SLI 05 du 6 février 1997 Service libre information du PRD (Parti Radical Démocratique)
Opinion
Fonds juifs
HISTOIRES DE GENEROSITE
Christiane Langenberger, Conseillère nationale 6.2.97
Commentaire de la rédaction: L'art de transformer une capitulation en victoire.
Selon Christiane Langenberger, donner de l'argent à ceux qui vous rackettent serait de la générosité!!!
Quant à l'abandon de Delamuraz et à son humilitation, un grand silence. On détourne aussi les yeux sur l'humilitation de la Suisse, avec son président!
Voilà plusieurs mois que les trois questions des fonds juifs en déshérence, de l'or nazi et de notre politique d'accueil durant la dernière guerre mondiale enveniment notre climat politique et finissent, à force de rebondissements, par donner l'impression que notre Gouvernement gère mal la crise et manque de stratégie d'information digne de ce nom.
Selon un sondage récent, Il semblerait que notre population aimerait enterrer ces histoires du passé au plus vite, tout en souhaitant que notre Gouvernement ne se laisse imposer des décisions politiques par des organismes privés étrangers. Il y a là sujet à réflexion et qui mériterait sans doute une étude approfondie. Mais peut-être est-il bon de mettre d'abord un peu d'ordre dans nos idées.

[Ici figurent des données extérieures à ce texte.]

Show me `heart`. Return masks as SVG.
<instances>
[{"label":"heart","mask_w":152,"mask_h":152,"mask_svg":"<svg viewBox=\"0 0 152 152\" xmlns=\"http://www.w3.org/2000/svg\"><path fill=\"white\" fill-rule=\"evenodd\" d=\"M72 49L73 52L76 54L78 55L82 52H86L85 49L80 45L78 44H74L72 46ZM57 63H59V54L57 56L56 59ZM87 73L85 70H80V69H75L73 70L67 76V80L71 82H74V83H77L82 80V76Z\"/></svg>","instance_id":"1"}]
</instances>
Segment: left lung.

Des trois questions posées, celle de notre politique d'accueil a fait l'objet, voici deux ans, d'excuses publiques formulées, au nom du Gouvernement, en la Cathédrale de Berne, par le Conseiller fédéral Kaspar Villiger Ce n'était pas un acte simple, mais c'était un acte de courage et de générosité, même s'il n'a pas plu à tous. Cependant, on ne va pas s'excuser tous les trois mois pour les mêmes choses, Ni, malheureusement, revenir en arrière et corriger les temps passés, Tout au plus pouvons-nous essayer d'en tirer certaines leçons,
Le problème des fonds juifs en déshérence doit être traité avec rigueur et clarté. Une redistribution trop hâtive de ces fonds pourrait créer des difficultés encore amplifiées si par la suite d'autres revendications justifiées devaient être formulées. Cela n'empêche nullement d'ouvrir un fond pour les cas les plus urgents. Cela permettra de calmer les esprits et au travail des experts de se dérouler dans un climat plus favorable à la recherche de la vérité.

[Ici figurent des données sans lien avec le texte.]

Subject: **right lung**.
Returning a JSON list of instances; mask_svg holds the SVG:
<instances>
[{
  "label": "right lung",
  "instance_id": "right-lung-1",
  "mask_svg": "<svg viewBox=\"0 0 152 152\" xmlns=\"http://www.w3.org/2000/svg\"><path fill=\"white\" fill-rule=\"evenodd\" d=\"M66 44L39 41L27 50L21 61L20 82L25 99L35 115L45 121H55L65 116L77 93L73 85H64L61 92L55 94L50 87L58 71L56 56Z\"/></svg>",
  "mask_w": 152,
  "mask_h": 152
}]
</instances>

En 1991, le Professeur Philippe Marguerat publiait une étude très intéressante montrant que notre neutralité n'interdisait pas les services financiers que nous rendions à l'Allemagne, étant donné que nous rendions également de tels services aux Alliés. En décembre dernier, la BNS a admis avoir acheté de l'or nazi et servi de médiateur avec le Portugal et la Suède Ces tractations méritent sans doute encore d'être analysées avec plus de transparence, mais aussi avec fermeté et sévérité.
Tous les pays qui nous entourent ont passé par un examen critique, souvent douloureux, d'actions, d'engagements difficilement compréhensibles aujourd'hui, durant la deuxième Guerre Mondiale. Ce serait, à mon humble avis, une erreur que de vouloir échapper à notre propre confrontation avec le passé, pour peu que l'on tienne compte des facteurs suivants :
Les recherches à effectuer apporteront peut-être un nouvel éclairage historique, juridique et politique, avec des questions d'ordre éthique sur notre politique d'accueil, des problèmes chevauchant sur des droits différents appliqués dans d'autres pays, dont quelques-uns avaient aboli certaines formes de la propriété privée, ainsi que des questions politico-financières de nos banques.
Il faut relever que le Conseil fédéral n'a jamais cherché à dissimuler que nous avions mené une politique d'accueil peu généreuse, tout en expliquant sous quels effets de contraintes nous tentions, à l'époque, de sauver notre pays de la guerre, alors que tous nos pays voisins étaient envahis ou en guerre.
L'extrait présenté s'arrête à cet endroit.